Dedicated COVID Testing for Schools: A summary of the governor’s Sep 1 press conference

Governor Gina Raimondo and DOH director Dr. Nicole Alexander Scott gave the Tuesday COVID-19 press briefing today at 1pm. The governor is giving one every day this week.

Today DOH reports there are 53 new cases of the coronavirus. The test positive rate is 1.5%. Eighty-one people are hospitalized for reasons associated with COVID-19. Eight people are in the intensive care unit and five of those people are on ventilators. Dr. Alexander-Scott reported two additional deaths today, one person was in their 60s and one was in their 70s.

Governor Raimondo devoted today’s briefing to testing. Rhode Island has run more than 530,000 COVID tests since the first confirmed case six months ago today. The Ocean State tests twice as many per capita compared to Massachusetts. “Our aggressive and strategic approach to testing is a key piece that enables us to be so successful in keeping a lid on the virus,” said the governor. The average turnaround time for a test according to Raimondo is just under 48 hours.

State officials are implementing an additional testing structure solely dedicated to testing students and staff in schools. Its daily capacity is estimated to be 4,000 PCR tests and 1,200 of the rapid tests daily. A dozen testing sites have already been identified statewide. They are located in Providence, Lincoln, Cranston, Pawtucket, Woonsocket, West Warwick, East Providence, Westerly, North Kingstown, Richmond, Newport and Smithfield. Raimondo added today they would be working to set up a few more sites before students return on 9/14, and DOH plans to add more as needed. Everyone in the Ocean State should be within a 15 minute drive of a test. At the site they will be able to administer a rapid test and a PCR test.
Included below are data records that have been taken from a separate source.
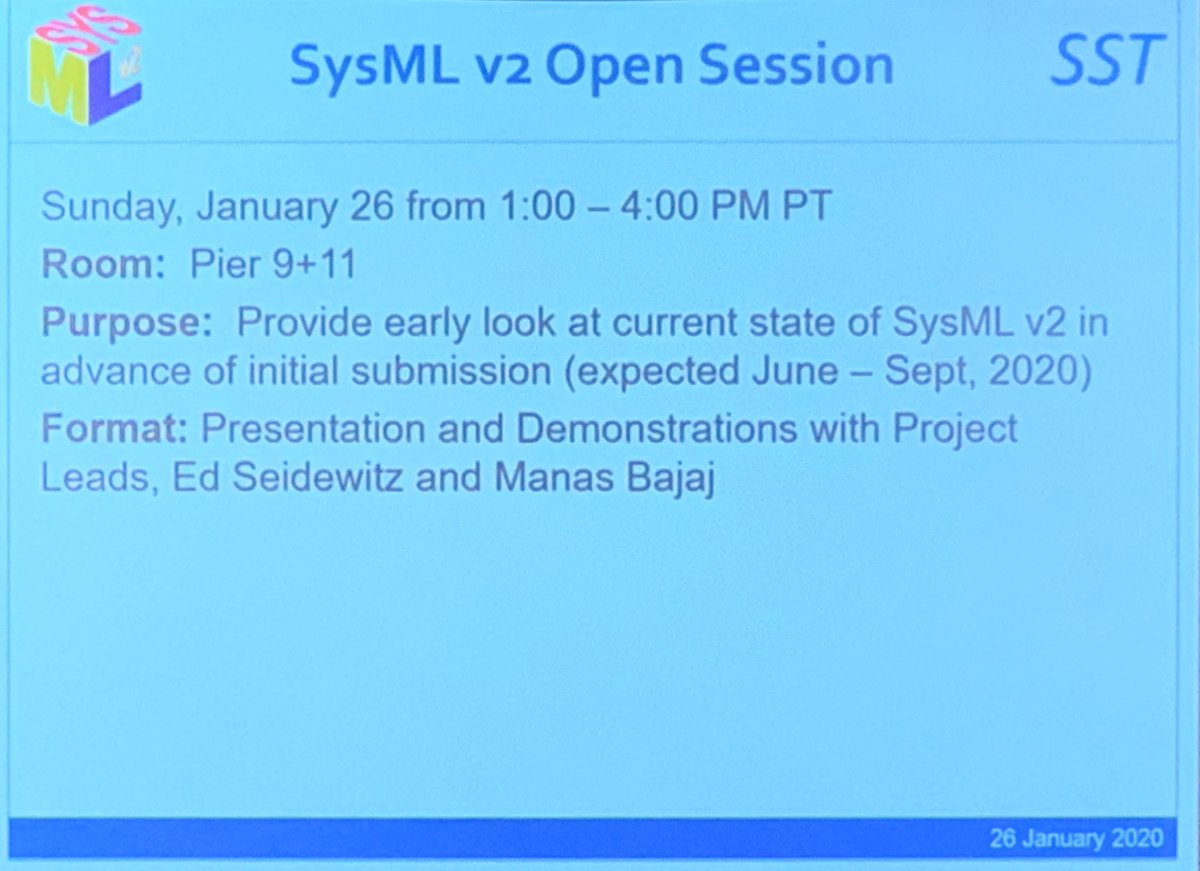 SYS ML v2

SysML v2 Open Session

SST

Sunday, January 26 from 1:00 – 4:00 PM PT

Room: Pier 9+11

Purpose: Provide early look at current state of SysML v2 in advance of initial submission (expected June – Sept, 2020)

Format: Presentation and Demonstrations with Project Leads, Ed Seidewitz and Manas Bajaj

26 January 2020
The governor also announced today students and school staff would have a special COVID-testing hotline to call. If a student or staff member wakes up sick, they should call the hotline to schedule a test, isolate themselves and call their doctor. If a staff member or student becomes sick during the school day, they will be taken to the school’s dedicated isolation room. Isolation rooms are a requirement of a district’s COVID plan before the plan was to be approved by the state. Once the student or staff member is home, the process will work the same as if they woken up sick. Close contacts will also get tested at the K-12 testing sites, but will forego the rapid test, as the rapid tests are most effective for people with symptoms.

Students and staff have specific criteria to meet before they are allowed to return to school. If they test negative, are fever-free for 24 hours, and they have returned to normal health, they can return to school with a doctor’s note. If someone receives a positive test, they must remain home and remain isolated. They may return no sooner than 10 days after symptoms first appear, and they must be fever free for at least 24 hours. Parents/guardians of children must attest that their child has hit these marks.

Governor Raimondo is expected to announce tomorrow more about what happens after a positive result. She will expand more on contact tracing and quarantining at Wednesday’s press conference.